Still, the raid opened fresh divides in Birmingham's predominantly Pakistani neighborhoods.
"People don't trust their own children any more," said Shabir Hussain, chairman of the Ludlow Road Mosque in Birmingham. "You feel like you should challenge your son or daughter: `Where are you going at night? What are you watching on TV? What are you doing on the Internet?'
Muslims in Birmingham are mindful of the dangers inherent in any raid: Police shot a man in a raid last year in London.
"The police and government seem to be against Muslims and are trying to turn us against one another," said Kadir Mohammad, 18, who lives in one of the raided neighborhoods.
Britain's MI5 has said it set up a network of eight new regional offices across the country in the wake of the Sept. 11 attacks, including a center in the West Midlands. The service had previously had regional branches in Northern Ireland, but uses the new offices to coordinate with police in counterterrorism work.

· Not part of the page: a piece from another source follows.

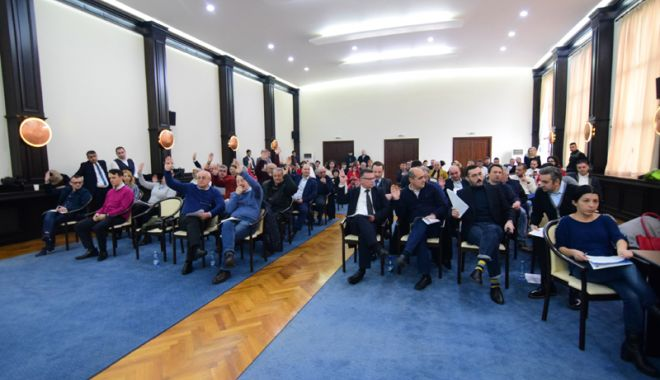 Foto: Ședință solemnă la CJC pentru susținerea Declarației  de Unire  cu Republica Moldova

Counterterrorism experts said Islamic extremists have been looking for new ways to rattle the West with their use of the Web to broadcast propaganda and unsettling images such as the beheadings of Western hostages in Iraq.
One widely publicized case was that of 62-year-old Kenneth Bigley from Liverpool. He was abducted from a Baghdad suburb where he was working in September 2004 and beheaded three weeks later. His death was captured on video.
London's counterterrorism officers had never before dealt with a terrorist plot to abduct and murder, a police spokeswoman said on condition of anonymity because of the ongoing investigation.
The Irish Republican Army and other Northern Ireland paramilitary groups routinely conducted kidnappings, mainly for the purpose of extortion - often targeting family members of those with access to banks, British military installations and police stations.
"This would be the first case (in Britain) of Islamic extremists using kidnapping as a tactic - but these are not the first terrorist kidnapping threats to Britain. The IRA provided those," said former U.S intelligence officer Bob Ayers, now a security analyst based in London.